Validation report for the CI_1 Database

Authors

Susanne Beinrucker, Florian Schiel

Affiliation

BAS Bayerisches Archiv für Sprachsignale
Institut für Phonetik
Universität München

Postal address

Schellingstr. 3
D 80799 München

E-mail

schiel@phonetik.uni-muenchen.de
bas@phonetik.uni-muenchen.de

Telephone

+49-89-2180-2758

Fax

+49-89-2180-5790

Corpus Version

1.1

Date

2014-06-13

Status

In progress

Comment


Validation Guidelines

Florian Schiel: The Validation of Speech Corpora, Bastard Verlag, 2003, www.bas.uni-muenchen.de/Forschung/BITS/TP2/Cookbook

Validation results of the CI_1 Corpus:

Summary

The speech corpus CI_1 (Thesis data Veronika Neumeyer: CI Articulation) has been validated against general principles of good practise. The validation covered completeness, formal checks and manual checks of the selected sub samples. The corpus and its documentation is partially incomplete but with the suggested improvements and corrections it will be in good condition.
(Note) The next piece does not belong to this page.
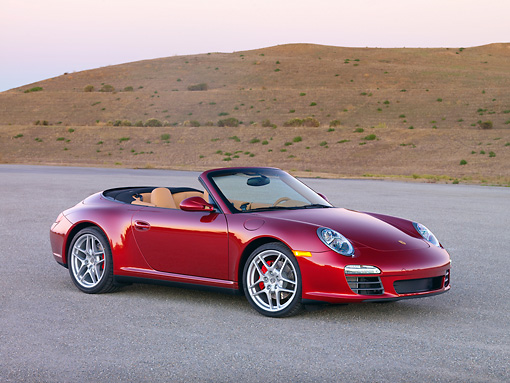 POR 04 RK0819 01 © Kimball Stock 2009 Porsche 911 Carrera 4S Convertible Red 3/4 Front View On Pavement By Hills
Aside from some missing information, the corpus is in moderate to good shape for scientific usage and will become as good for technical usage if the sample rate will be corrected.

Introduction and Corpus Description

This document summarizes the results of an in-house validation of the speech corpus AsiCa made in the year 2014 by the Institute of Phonetics of the Ludwig-Maximilians-University Munich. The speech corpus was created in 2009 by a graduate student for her final thesis at the same institute.

CI_1 is a collection of 29 native German speakers - normal hearing and CI-users. The speech items are recordings of written prompts. 23 speakers were phonetically analysed. The EMU analysis contains formant (fms), fundamental frequency (f0), energy (rms) and zero-crossing rate (zcr) analysis.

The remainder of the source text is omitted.